* **RECORDS SHOWN**

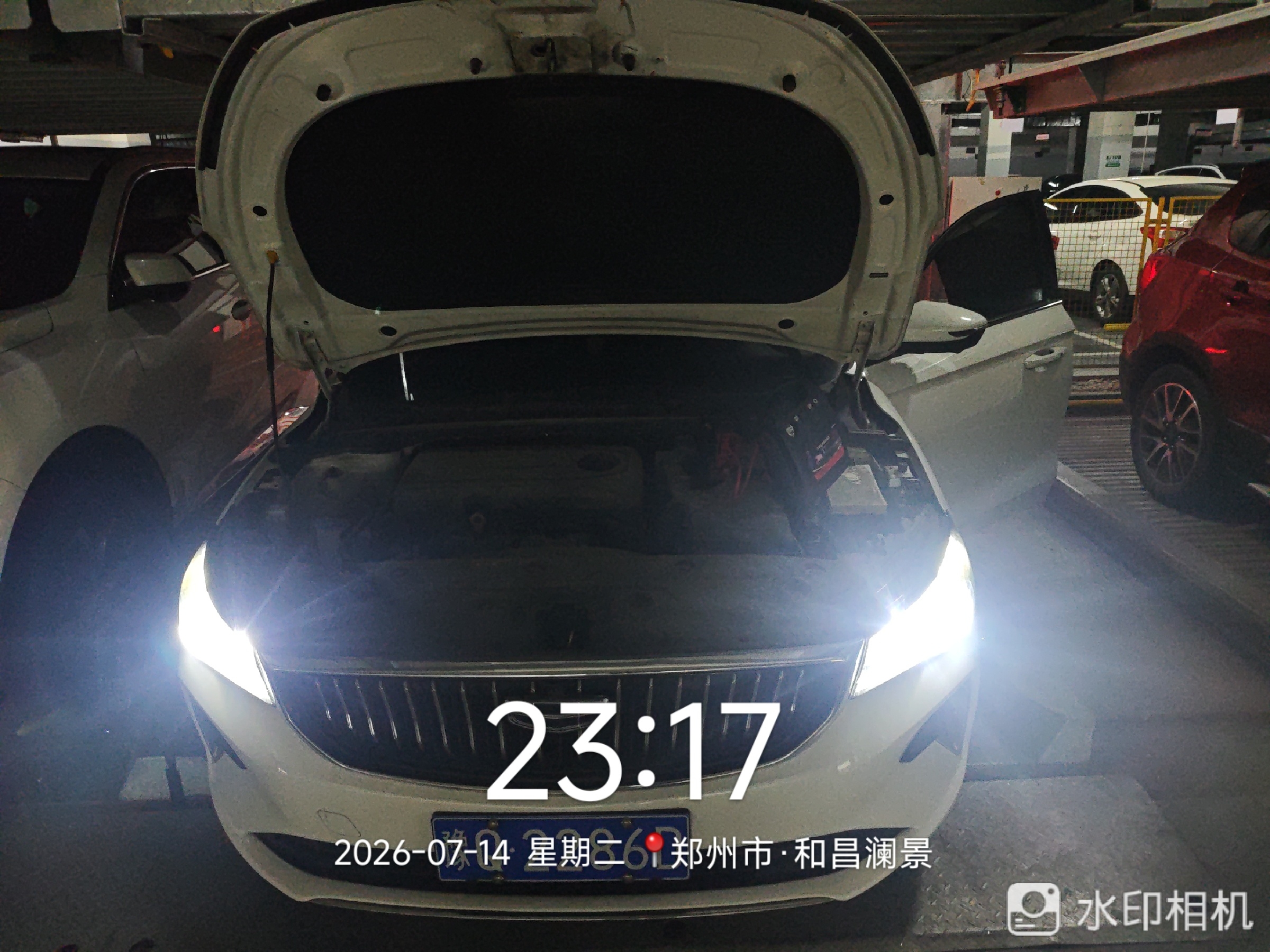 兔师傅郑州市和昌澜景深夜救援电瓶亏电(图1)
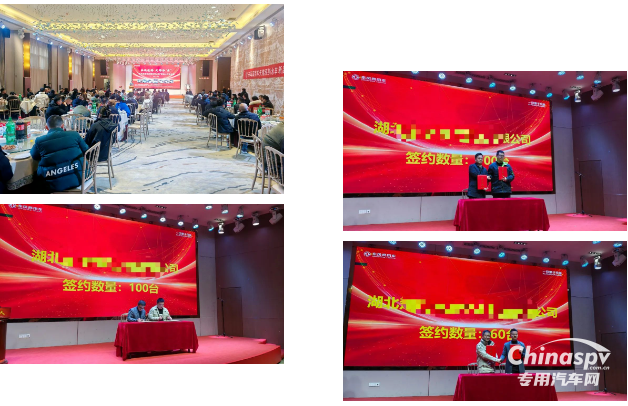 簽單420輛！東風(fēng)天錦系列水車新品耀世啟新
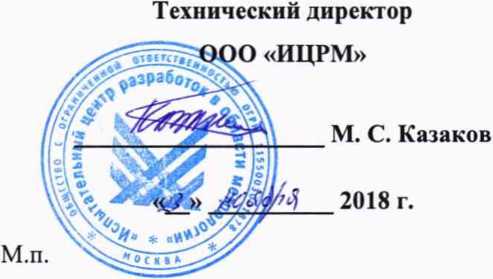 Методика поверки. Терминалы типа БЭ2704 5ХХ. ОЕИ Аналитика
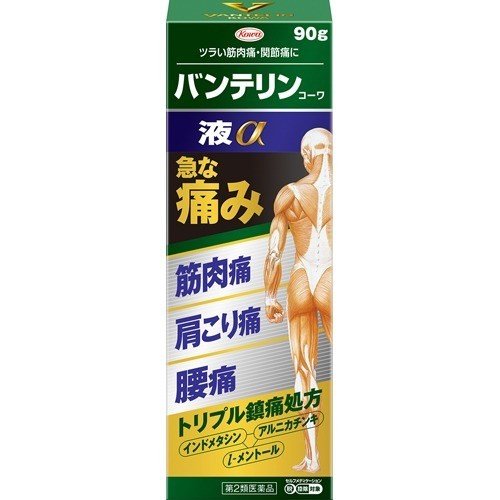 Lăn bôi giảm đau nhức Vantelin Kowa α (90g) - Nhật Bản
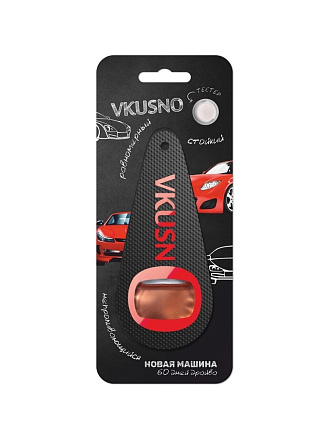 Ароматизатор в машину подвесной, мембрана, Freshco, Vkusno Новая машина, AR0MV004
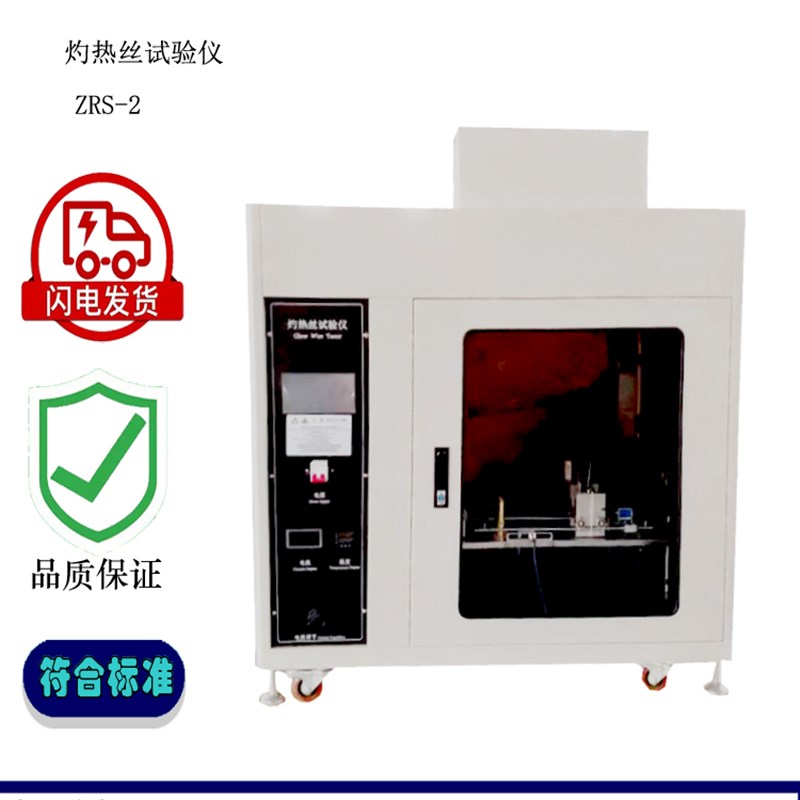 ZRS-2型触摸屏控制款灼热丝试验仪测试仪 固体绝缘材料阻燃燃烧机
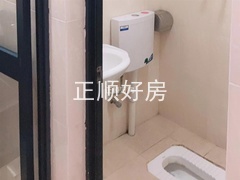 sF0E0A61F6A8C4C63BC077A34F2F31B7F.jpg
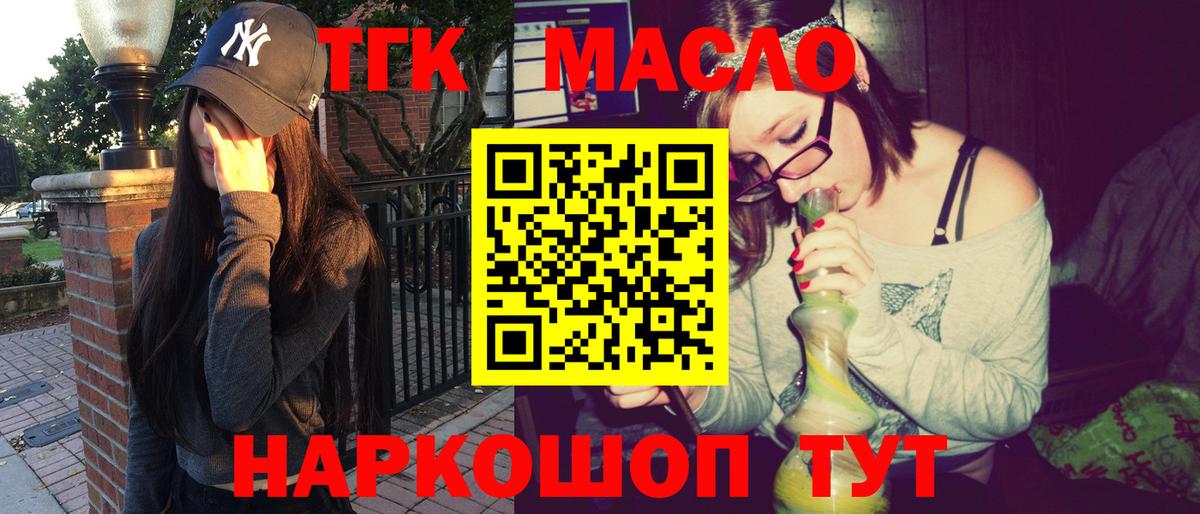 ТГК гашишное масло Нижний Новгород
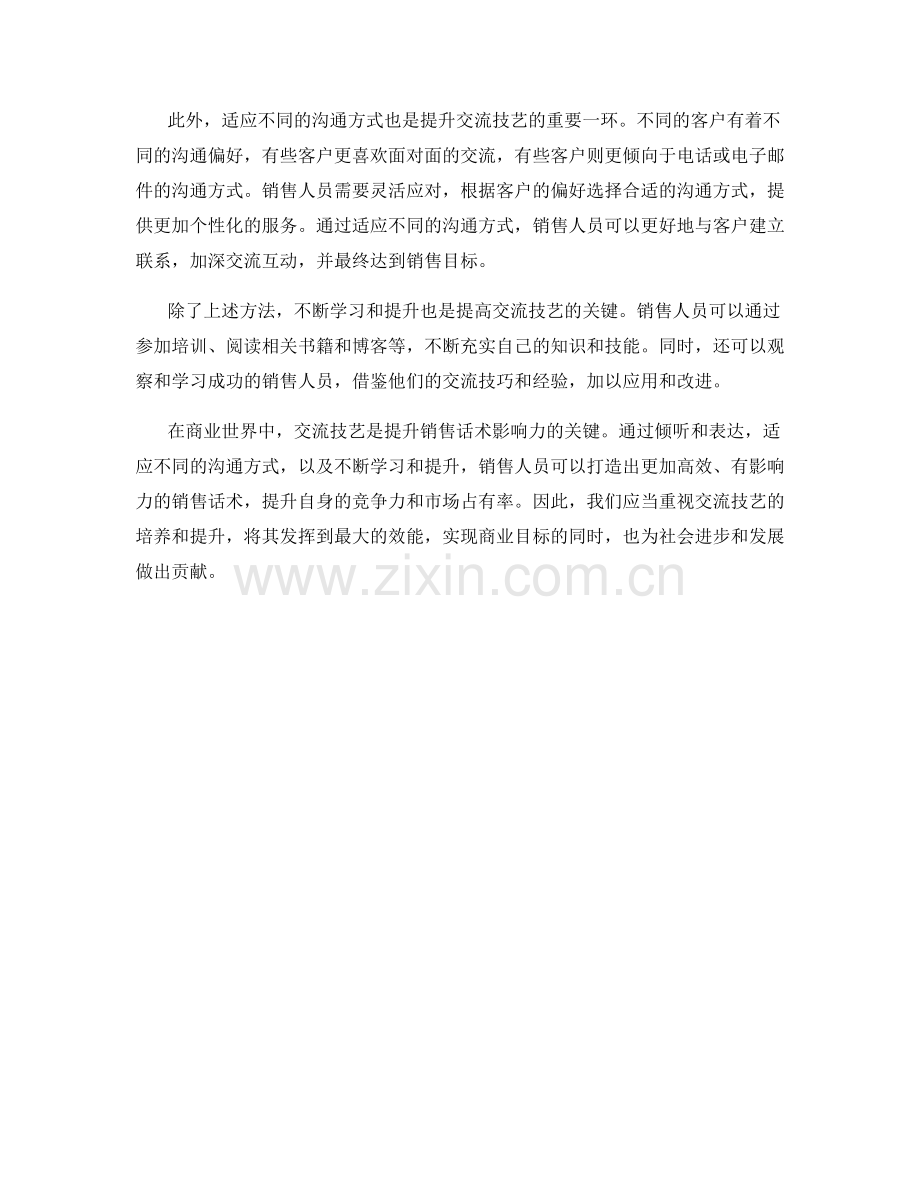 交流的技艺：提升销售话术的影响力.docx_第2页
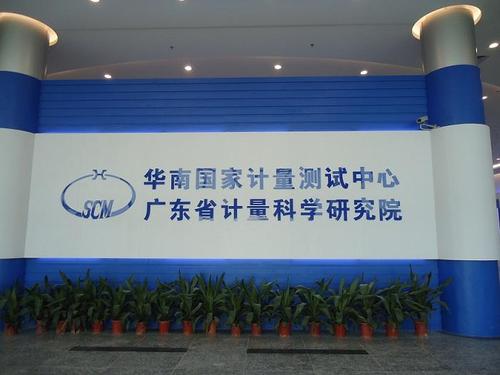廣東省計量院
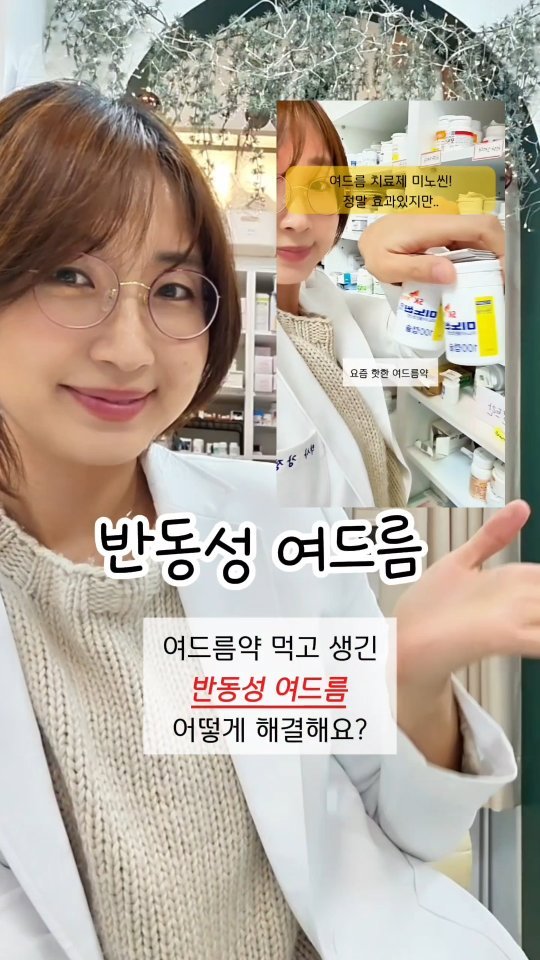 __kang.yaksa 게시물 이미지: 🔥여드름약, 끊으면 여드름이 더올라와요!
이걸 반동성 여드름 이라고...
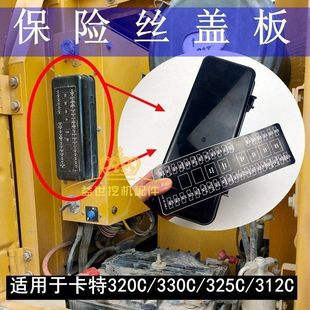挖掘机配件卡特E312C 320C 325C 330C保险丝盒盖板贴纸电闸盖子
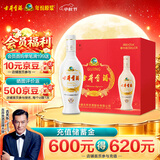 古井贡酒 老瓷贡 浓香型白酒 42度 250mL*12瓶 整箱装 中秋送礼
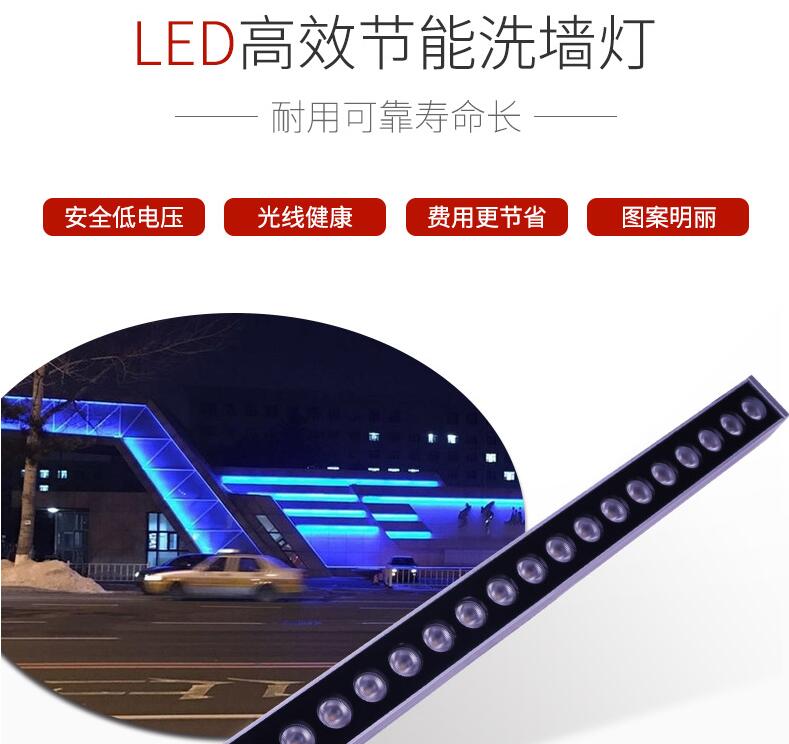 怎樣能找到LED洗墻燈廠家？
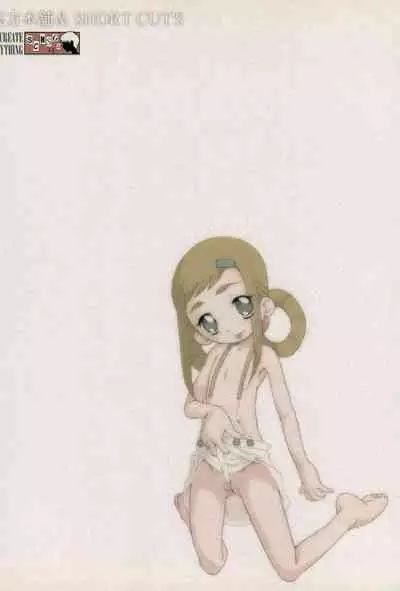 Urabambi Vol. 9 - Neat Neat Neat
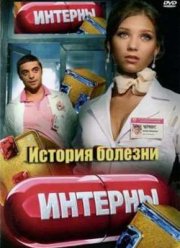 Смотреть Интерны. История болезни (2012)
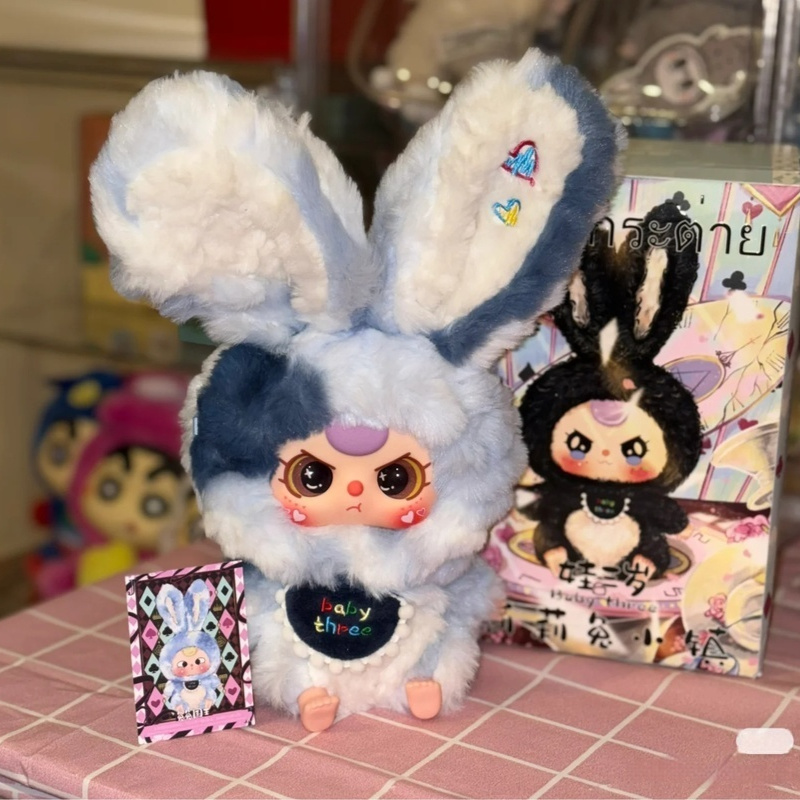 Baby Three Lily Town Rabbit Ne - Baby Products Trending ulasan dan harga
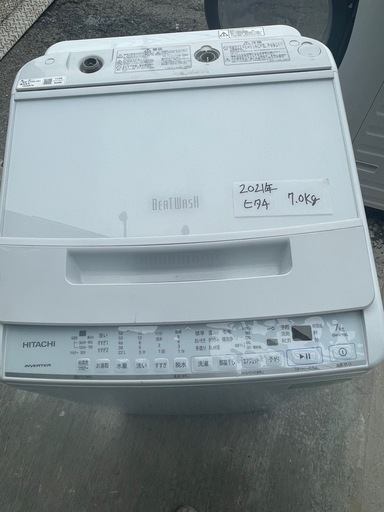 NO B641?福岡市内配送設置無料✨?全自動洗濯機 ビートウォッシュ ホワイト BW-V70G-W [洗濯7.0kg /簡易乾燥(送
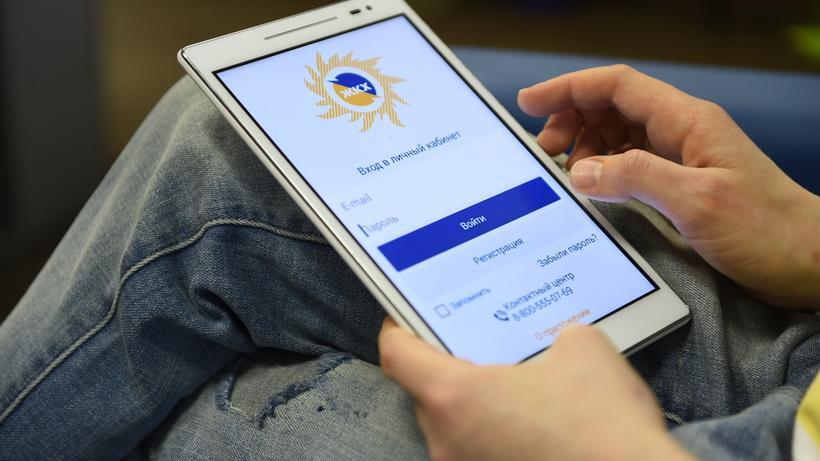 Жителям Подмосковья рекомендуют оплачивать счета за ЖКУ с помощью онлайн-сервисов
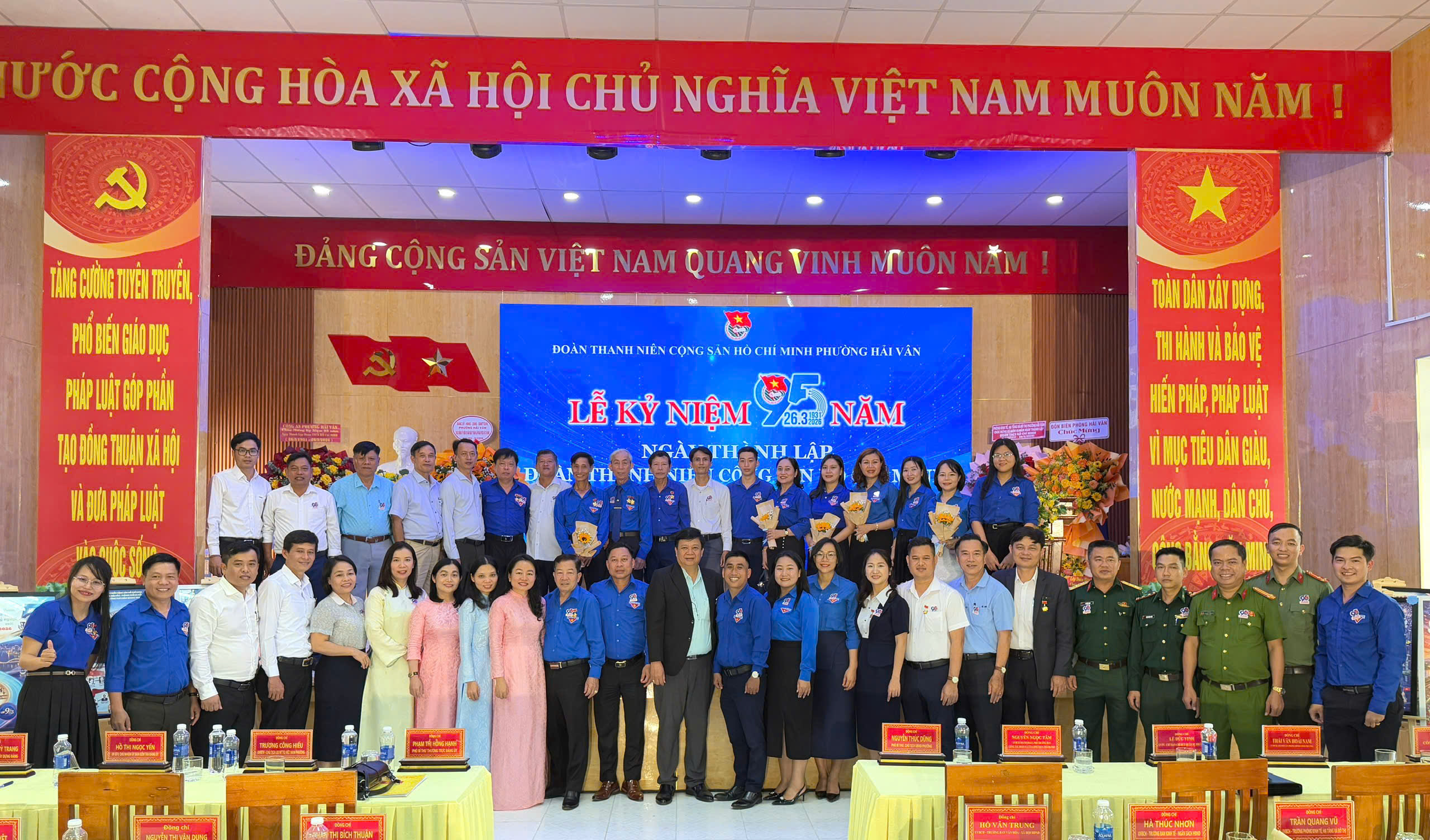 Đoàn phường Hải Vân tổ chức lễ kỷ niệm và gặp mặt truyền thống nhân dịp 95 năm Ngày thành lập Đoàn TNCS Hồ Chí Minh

* **EXERCISE**
Turn the lines above into a Markdown table with two columns, No. and Text, giving each line its own numbered row and skipping any blank lines. Leave the picture markers out of the answer.

* **RESPONSE TO THE TASK**
| No. | Text |
|---|---|
| 1 |  兔师傅郑州市和昌澜景深夜救援电瓶亏电(图1) |
| 2 |  簽單420輛！東風(fēng)天錦系列水車新品耀世啟新 |
| 3 |  Методика поверки. Терминалы типа БЭ2704 5ХХ. ОЕИ Аналитика |
| 4 |  Lăn bôi giảm đau nhức Vantelin Kowa α (90g) - Nhật Bản |
| 5 |  Ароматизатор в машину подвесной, мембрана, Freshco, Vkusno Новая машина, AR0MV004 |
| 6 |  ZRS-2型触摸屏控制款灼热丝试验仪测试仪 固体绝缘材料阻燃燃烧机 |
| 7 |  sF0E0A61F6A8C4C63BC077A34F2F31B7F.jpg |
| 8 |  ТГК гашишное масло Нижний Новгород |
| 9 |  交流的技艺：提升销售话术的影响力.docx_第2页 |
| 10 | 廣東省計量院 |
| 11 |  __kang.yaksa 게시물 이미지: 🔥여드름약, 끊으면 여드름이 더올라와요! |
| 12 | 이걸 반동성 여드름 이라고... |
| 13 | 挖掘机配件卡特E312C 320C 325C 330C保险丝盒盖板贴纸电闸盖子 |
| 14 |  古井贡酒 老瓷贡 浓香型白酒 42度 250mL*12瓶 整箱装 中秋送礼 |
| 15 |  怎樣能找到LED洗墻燈廠家？ |
| 16 |  Urabambi Vol. 9 - Neat Neat Neat |
| 17 |  Смотреть Интерны. История болезни (2012) |
| 18 |  Baby Three Lily Town Rabbit Ne - Baby Products Trending ulasan dan harga |
| 19 |  NO B641?福岡市内配送設置無料✨?全自動洗濯機 ビートウォッシュ ホワイト BW-V70G-W [洗濯7.0kg /簡易乾燥(送 |
| 20 |  Жителям Подмосковья рекомендуют оплачивать счета за ЖКУ с помощью онлайн-сервисов |
| 21 |  Đoàn phường Hải Vân tổ chức lễ kỷ niệm và gặp mặt truyền thống nhân dịp 95 năm Ngày thành lập Đoàn TNCS Hồ Chí Minh |